Retype each entry below exactly as it stands.

═════ RECORDS SHOWN ═════

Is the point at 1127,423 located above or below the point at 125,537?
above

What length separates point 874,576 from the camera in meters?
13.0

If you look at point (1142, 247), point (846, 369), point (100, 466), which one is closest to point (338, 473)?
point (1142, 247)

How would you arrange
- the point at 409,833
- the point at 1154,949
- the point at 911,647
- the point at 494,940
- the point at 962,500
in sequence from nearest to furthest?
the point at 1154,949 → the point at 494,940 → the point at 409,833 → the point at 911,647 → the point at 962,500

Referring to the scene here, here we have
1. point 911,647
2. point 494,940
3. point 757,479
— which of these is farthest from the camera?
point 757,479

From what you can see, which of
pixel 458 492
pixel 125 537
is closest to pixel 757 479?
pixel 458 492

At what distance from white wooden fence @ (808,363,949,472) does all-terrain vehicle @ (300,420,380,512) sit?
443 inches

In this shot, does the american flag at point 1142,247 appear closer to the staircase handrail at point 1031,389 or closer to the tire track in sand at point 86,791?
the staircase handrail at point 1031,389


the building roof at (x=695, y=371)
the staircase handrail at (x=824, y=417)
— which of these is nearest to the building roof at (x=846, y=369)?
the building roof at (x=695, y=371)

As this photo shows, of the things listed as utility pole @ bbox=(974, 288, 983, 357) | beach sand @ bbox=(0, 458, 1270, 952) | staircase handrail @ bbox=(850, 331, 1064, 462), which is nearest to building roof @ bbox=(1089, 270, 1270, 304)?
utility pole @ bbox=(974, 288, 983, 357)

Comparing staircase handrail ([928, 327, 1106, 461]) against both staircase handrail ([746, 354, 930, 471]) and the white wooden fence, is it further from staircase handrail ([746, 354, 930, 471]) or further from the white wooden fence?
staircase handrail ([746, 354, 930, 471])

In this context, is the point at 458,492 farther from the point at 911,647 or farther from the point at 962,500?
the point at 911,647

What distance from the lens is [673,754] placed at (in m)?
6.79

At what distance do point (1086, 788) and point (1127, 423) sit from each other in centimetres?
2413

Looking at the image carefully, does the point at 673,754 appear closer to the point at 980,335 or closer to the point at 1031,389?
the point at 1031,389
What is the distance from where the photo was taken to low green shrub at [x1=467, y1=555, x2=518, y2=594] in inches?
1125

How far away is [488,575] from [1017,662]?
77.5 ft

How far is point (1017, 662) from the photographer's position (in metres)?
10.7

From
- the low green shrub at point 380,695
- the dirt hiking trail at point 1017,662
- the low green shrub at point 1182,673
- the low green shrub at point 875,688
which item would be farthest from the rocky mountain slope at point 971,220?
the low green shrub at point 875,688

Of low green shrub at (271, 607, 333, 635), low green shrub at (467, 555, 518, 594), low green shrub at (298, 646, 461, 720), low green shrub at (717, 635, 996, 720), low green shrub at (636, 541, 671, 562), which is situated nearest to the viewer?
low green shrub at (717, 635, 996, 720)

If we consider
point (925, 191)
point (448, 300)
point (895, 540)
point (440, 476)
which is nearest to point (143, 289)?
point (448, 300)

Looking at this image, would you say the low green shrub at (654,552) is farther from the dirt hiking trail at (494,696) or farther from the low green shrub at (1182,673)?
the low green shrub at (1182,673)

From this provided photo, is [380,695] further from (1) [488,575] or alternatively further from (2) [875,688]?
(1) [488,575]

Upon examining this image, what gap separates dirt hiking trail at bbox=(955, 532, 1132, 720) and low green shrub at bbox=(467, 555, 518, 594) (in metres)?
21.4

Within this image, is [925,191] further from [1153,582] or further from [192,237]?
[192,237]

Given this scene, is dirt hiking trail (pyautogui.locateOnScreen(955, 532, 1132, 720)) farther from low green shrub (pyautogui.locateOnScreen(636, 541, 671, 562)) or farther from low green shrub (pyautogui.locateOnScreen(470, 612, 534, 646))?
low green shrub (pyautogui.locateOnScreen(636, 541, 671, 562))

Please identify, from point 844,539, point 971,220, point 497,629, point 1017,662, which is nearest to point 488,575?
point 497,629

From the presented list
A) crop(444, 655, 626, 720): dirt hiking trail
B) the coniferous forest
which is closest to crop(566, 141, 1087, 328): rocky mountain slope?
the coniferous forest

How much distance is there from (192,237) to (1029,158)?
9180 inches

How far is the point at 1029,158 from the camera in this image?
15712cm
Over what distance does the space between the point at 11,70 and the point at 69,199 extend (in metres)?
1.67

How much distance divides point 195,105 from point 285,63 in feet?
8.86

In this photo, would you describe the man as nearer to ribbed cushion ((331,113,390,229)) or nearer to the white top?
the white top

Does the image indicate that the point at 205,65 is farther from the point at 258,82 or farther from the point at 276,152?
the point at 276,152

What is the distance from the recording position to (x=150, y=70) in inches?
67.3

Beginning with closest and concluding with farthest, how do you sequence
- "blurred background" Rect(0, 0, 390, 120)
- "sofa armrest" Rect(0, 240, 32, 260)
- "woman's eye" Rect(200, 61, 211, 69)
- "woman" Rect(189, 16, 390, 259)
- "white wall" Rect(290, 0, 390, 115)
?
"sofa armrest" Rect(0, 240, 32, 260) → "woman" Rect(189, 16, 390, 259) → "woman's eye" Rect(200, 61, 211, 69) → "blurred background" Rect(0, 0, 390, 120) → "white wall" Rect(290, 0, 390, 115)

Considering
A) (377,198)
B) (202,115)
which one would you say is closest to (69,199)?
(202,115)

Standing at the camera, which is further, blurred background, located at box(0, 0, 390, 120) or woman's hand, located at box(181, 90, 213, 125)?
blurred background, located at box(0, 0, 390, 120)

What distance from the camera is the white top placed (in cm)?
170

═════

** RESULT OF THE EXERCISE **
Is the point at 1127,423 located above or below the point at 125,537?
above

What length separates point 874,576 from the camera in meters?
13.0

If you look at point (1142, 247), point (846, 369), point (100, 466), which one is closest to point (338, 473)?
point (1142, 247)

How would you arrange
- the point at 409,833
- the point at 1154,949
- the point at 911,647
- the point at 494,940
- the point at 962,500
in sequence from nearest to furthest?
the point at 1154,949 → the point at 494,940 → the point at 409,833 → the point at 911,647 → the point at 962,500

Referring to the scene here, here we have
1. point 911,647
2. point 494,940
3. point 757,479
— which of these is farthest from the camera?
point 757,479

From what you can see, which of
pixel 458 492
pixel 125 537
is closest to pixel 757 479?
pixel 458 492

At what distance from white wooden fence @ (808,363,949,472) does all-terrain vehicle @ (300,420,380,512) sit?
443 inches

In this shot, does the american flag at point 1142,247 appear closer to the staircase handrail at point 1031,389 or closer to the tire track in sand at point 86,791?
the staircase handrail at point 1031,389


the building roof at (x=695, y=371)
the staircase handrail at (x=824, y=417)
— which of these is nearest to the building roof at (x=846, y=369)?
the building roof at (x=695, y=371)

As this photo shows, of the things listed as utility pole @ bbox=(974, 288, 983, 357) | beach sand @ bbox=(0, 458, 1270, 952) | staircase handrail @ bbox=(850, 331, 1064, 462), which is nearest to building roof @ bbox=(1089, 270, 1270, 304)?
utility pole @ bbox=(974, 288, 983, 357)

Comparing staircase handrail ([928, 327, 1106, 461]) against both staircase handrail ([746, 354, 930, 471]) and the white wooden fence, is it further from staircase handrail ([746, 354, 930, 471]) or further from the white wooden fence?
staircase handrail ([746, 354, 930, 471])

In this context, is the point at 458,492 farther from the point at 911,647 or farther from the point at 962,500?
the point at 911,647

What distance from the lens is [673,754] placed at (in m)?
6.79

At what distance do point (1086, 788) and point (1127, 423) sit from each other in centimetres?
2413

Looking at the image carefully, does the point at 673,754 appear closer to the point at 980,335 or closer to the point at 1031,389?
the point at 1031,389
What is the distance from where the photo was taken to low green shrub at [x1=467, y1=555, x2=518, y2=594] in inches?
1125

How far away is [488,575] from [1017,662]?
77.5 ft

How far is point (1017, 662) from the photographer's position (in metres)?
10.7

From
- the low green shrub at point 380,695
- the dirt hiking trail at point 1017,662
- the low green shrub at point 1182,673
- the low green shrub at point 875,688
which item would be farthest from the rocky mountain slope at point 971,220?
the low green shrub at point 875,688

Of low green shrub at (271, 607, 333, 635), low green shrub at (467, 555, 518, 594), low green shrub at (298, 646, 461, 720), low green shrub at (717, 635, 996, 720), low green shrub at (636, 541, 671, 562), which is situated nearest to the viewer?
low green shrub at (717, 635, 996, 720)

If we consider
point (925, 191)
point (448, 300)
point (895, 540)
point (440, 476)
which is nearest to point (143, 289)?
point (448, 300)

Looking at this image, would you say the low green shrub at (654,552) is farther from the dirt hiking trail at (494,696) or farther from the low green shrub at (1182,673)?
the low green shrub at (1182,673)

From this provided photo, is [380,695] further from (1) [488,575] or alternatively further from (2) [875,688]?
(1) [488,575]

Upon examining this image, what gap separates dirt hiking trail at bbox=(955, 532, 1132, 720) and low green shrub at bbox=(467, 555, 518, 594) (in metres)?
21.4

Within this image, is [925,191] further from [1153,582] or further from [192,237]?
[192,237]

Given this scene, is dirt hiking trail (pyautogui.locateOnScreen(955, 532, 1132, 720)) farther from low green shrub (pyautogui.locateOnScreen(636, 541, 671, 562)) or farther from low green shrub (pyautogui.locateOnScreen(470, 612, 534, 646))?
low green shrub (pyautogui.locateOnScreen(636, 541, 671, 562))

Please identify, from point 844,539, point 971,220, point 497,629, point 1017,662, which is nearest to point 488,575?
point 497,629

From the presented list
A) crop(444, 655, 626, 720): dirt hiking trail
B) the coniferous forest
which is closest to crop(566, 141, 1087, 328): rocky mountain slope?
the coniferous forest

How much distance is there from (192,237) to (1029,158)?
9180 inches

How far is the point at 1029,158 from the camera in this image?
15712cm
Over what distance does the space between the point at 11,70 and the point at 69,199 extend (in metres)?
1.67

How much distance divides point 195,105 from point 285,63 in feet?
8.86

In this photo, would you describe the man as nearer to ribbed cushion ((331,113,390,229)) or nearer to the white top?
the white top

Does the image indicate that the point at 205,65 is farther from the point at 258,82 or farther from the point at 276,152?
the point at 276,152

What is the distance from the recording position to (x=150, y=70) in inches?
67.3

Beginning with closest and concluding with farthest, how do you sequence
- "blurred background" Rect(0, 0, 390, 120)
- "sofa armrest" Rect(0, 240, 32, 260)
- "woman's eye" Rect(200, 61, 211, 69)
- "woman" Rect(189, 16, 390, 259)
- "white wall" Rect(290, 0, 390, 115)
?
"sofa armrest" Rect(0, 240, 32, 260) → "woman" Rect(189, 16, 390, 259) → "woman's eye" Rect(200, 61, 211, 69) → "blurred background" Rect(0, 0, 390, 120) → "white wall" Rect(290, 0, 390, 115)

Considering
A) (377,198)
B) (202,115)
which one would you say is closest to (69,199)?
(202,115)

Standing at the camera, which is further, blurred background, located at box(0, 0, 390, 120) or woman's hand, located at box(181, 90, 213, 125)?
blurred background, located at box(0, 0, 390, 120)

What distance from the camera is the white top placed (in cm)?
170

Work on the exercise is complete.